DOCUMENT EXTRACT -
:::::
A novel technique for despeckling the medical ultrasound images using lossy compression is presented. The logarithm of the input image is first transformed to the multiscale wavelet domain. It is then shown that the subband coefficients of the log transformed ultrasound image can be successfully modeled using the generalized Laplacian distribution. Based on this modeling, a simple adaptation of the zero-zone and reconstruction levels of the uniform threshold quantizer is proposed in order to achieve simultaneous despeckling and quantization. This adaptation is based on: 1) an estimate of the corrupting speckle noise level in the image; 2) the estimated statistics of the noise-free subband coefficients; and 3) the required compression rate.
Context-based classification is also applied to the noisy coefficients to enhance the performance of the subband coder. The improvement that can be done in the existing is also discussed.
:::::
DATA SHOWN -
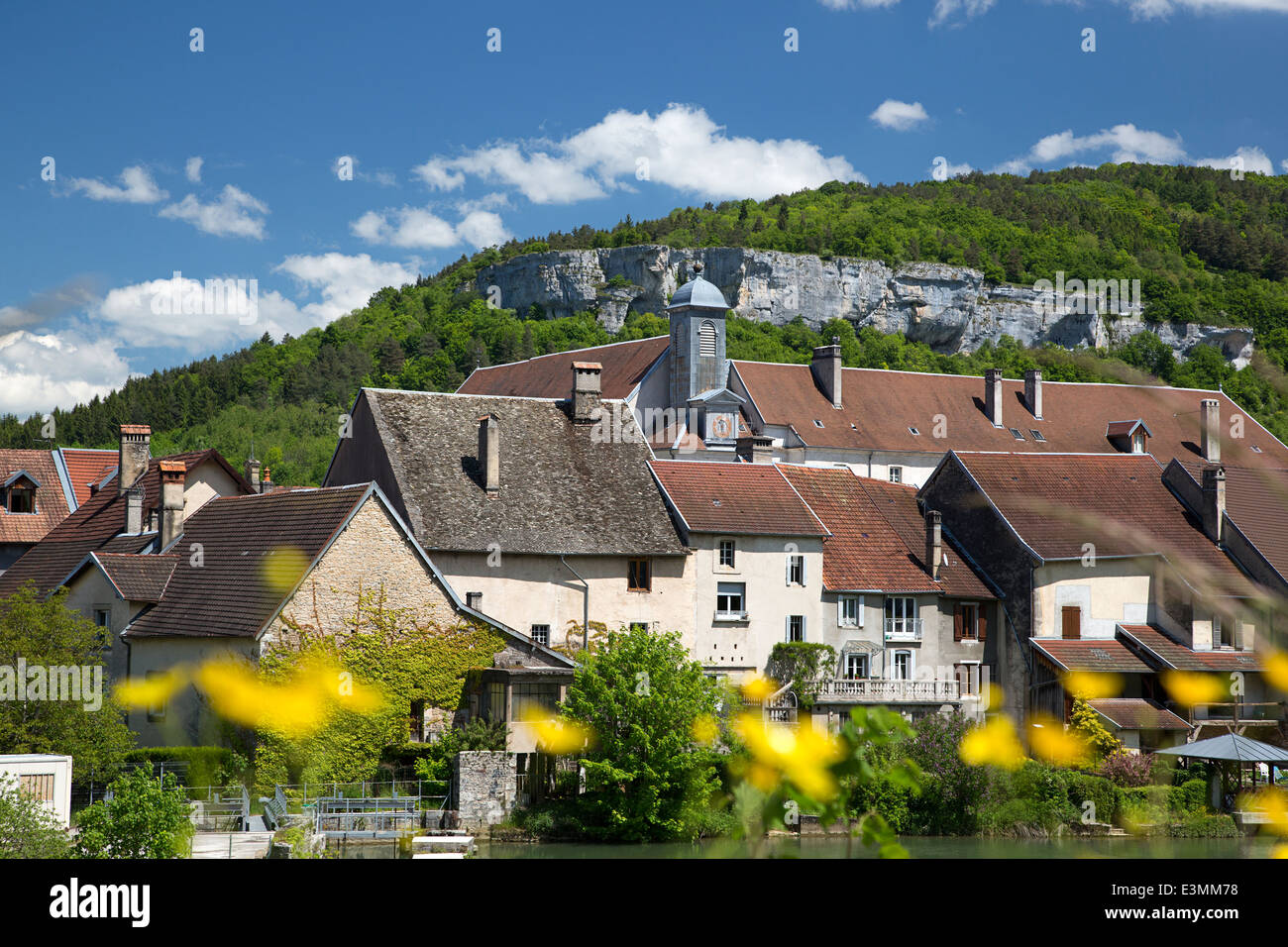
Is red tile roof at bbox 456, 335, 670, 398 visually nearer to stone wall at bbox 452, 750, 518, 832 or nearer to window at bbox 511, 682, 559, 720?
window at bbox 511, 682, 559, 720

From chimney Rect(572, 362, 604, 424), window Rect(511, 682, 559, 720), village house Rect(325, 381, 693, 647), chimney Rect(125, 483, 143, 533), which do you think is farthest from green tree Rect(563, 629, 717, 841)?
chimney Rect(125, 483, 143, 533)

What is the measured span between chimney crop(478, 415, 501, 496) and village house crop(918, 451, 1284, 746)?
14273mm

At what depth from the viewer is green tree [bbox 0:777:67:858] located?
1884cm

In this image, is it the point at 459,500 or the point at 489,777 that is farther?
the point at 459,500

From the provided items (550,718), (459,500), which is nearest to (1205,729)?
(550,718)

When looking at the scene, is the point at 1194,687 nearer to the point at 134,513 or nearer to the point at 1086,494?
the point at 1086,494

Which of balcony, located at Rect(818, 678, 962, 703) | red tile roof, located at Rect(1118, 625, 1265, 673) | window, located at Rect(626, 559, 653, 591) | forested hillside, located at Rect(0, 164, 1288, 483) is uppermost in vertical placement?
forested hillside, located at Rect(0, 164, 1288, 483)

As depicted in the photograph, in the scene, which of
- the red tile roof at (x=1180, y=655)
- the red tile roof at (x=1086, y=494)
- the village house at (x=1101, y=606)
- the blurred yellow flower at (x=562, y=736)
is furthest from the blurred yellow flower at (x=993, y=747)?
the blurred yellow flower at (x=562, y=736)

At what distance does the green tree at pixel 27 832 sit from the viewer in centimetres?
1884

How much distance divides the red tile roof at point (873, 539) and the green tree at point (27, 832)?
27.6m
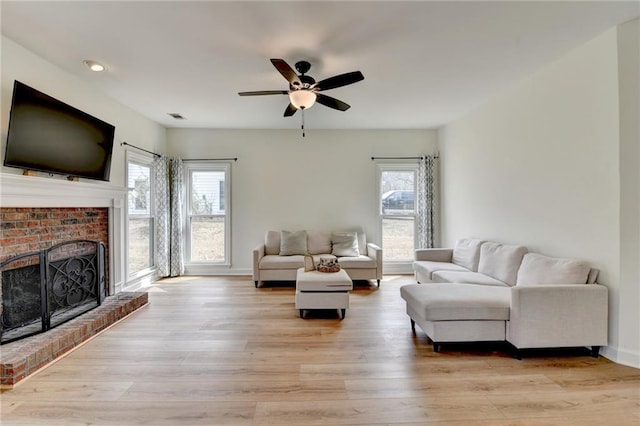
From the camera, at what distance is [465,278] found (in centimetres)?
366

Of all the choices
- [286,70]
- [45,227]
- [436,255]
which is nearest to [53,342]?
[45,227]

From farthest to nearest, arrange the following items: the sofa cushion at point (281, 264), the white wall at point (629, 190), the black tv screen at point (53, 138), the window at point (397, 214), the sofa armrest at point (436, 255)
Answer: the window at point (397, 214) → the sofa cushion at point (281, 264) → the sofa armrest at point (436, 255) → the black tv screen at point (53, 138) → the white wall at point (629, 190)

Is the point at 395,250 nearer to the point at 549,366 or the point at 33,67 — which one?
the point at 549,366

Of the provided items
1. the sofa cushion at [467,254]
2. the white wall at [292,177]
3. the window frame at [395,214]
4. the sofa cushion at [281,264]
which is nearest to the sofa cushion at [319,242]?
the white wall at [292,177]

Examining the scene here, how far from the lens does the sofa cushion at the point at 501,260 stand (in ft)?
11.4

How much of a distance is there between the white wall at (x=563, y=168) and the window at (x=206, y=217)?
14.6 ft

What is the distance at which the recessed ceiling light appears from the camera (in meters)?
3.17

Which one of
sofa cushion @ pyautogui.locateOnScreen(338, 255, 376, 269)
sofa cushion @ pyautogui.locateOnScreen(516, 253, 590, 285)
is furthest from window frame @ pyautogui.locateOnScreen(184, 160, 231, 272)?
sofa cushion @ pyautogui.locateOnScreen(516, 253, 590, 285)

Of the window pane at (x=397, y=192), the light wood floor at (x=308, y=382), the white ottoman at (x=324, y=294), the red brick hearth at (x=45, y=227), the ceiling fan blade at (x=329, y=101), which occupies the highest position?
the ceiling fan blade at (x=329, y=101)

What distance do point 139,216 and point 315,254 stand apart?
3003mm

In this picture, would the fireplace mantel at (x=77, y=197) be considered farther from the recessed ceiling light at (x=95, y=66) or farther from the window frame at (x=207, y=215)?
the window frame at (x=207, y=215)

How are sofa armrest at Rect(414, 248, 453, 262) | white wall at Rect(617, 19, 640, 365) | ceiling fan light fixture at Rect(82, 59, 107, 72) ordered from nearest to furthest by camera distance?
white wall at Rect(617, 19, 640, 365) → ceiling fan light fixture at Rect(82, 59, 107, 72) → sofa armrest at Rect(414, 248, 453, 262)

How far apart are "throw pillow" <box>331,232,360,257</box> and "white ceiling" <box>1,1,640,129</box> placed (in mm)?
2437

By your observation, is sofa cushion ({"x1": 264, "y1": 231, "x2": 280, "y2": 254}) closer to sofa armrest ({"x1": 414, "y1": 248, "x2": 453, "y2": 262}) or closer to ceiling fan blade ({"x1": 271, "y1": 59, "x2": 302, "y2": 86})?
sofa armrest ({"x1": 414, "y1": 248, "x2": 453, "y2": 262})
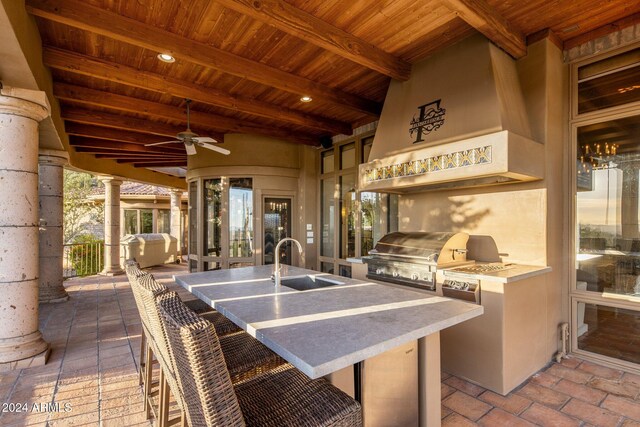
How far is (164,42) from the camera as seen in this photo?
295cm

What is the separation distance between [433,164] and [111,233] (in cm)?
793

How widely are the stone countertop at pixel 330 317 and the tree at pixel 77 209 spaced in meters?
11.4

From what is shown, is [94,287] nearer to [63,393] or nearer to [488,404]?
[63,393]

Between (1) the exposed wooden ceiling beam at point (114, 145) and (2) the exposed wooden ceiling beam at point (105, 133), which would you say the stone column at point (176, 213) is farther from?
(2) the exposed wooden ceiling beam at point (105, 133)

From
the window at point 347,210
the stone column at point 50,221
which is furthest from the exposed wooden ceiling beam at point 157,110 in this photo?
the stone column at point 50,221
:::::
WHAT YOU WILL DO -
Can you carry the abstract on despeckling ultrasound images forward, writing the next part after its final sentence? The records have nothing to do with what comes next.

RESPONSE AREA -
STEP I : Perform the homomorphic operation by taking the logarithm of the image.
STEP II : Decompose the corrupted image into detail levels using DWT which yields detail subband and an approximation subband.
STEP III : Estimate the threshold level for the noise corrupted detail subband coefficients using BayesShrink.
STEP IV:Perform the classification of the subband data into number of classes
STEP V : Quantize each class using the data and rate adaptive quantizer The approximation subband is quantized using a uniform quantizer.
STEP VI : Use an adaptive arithmetic coder to generate the encoded bit stream.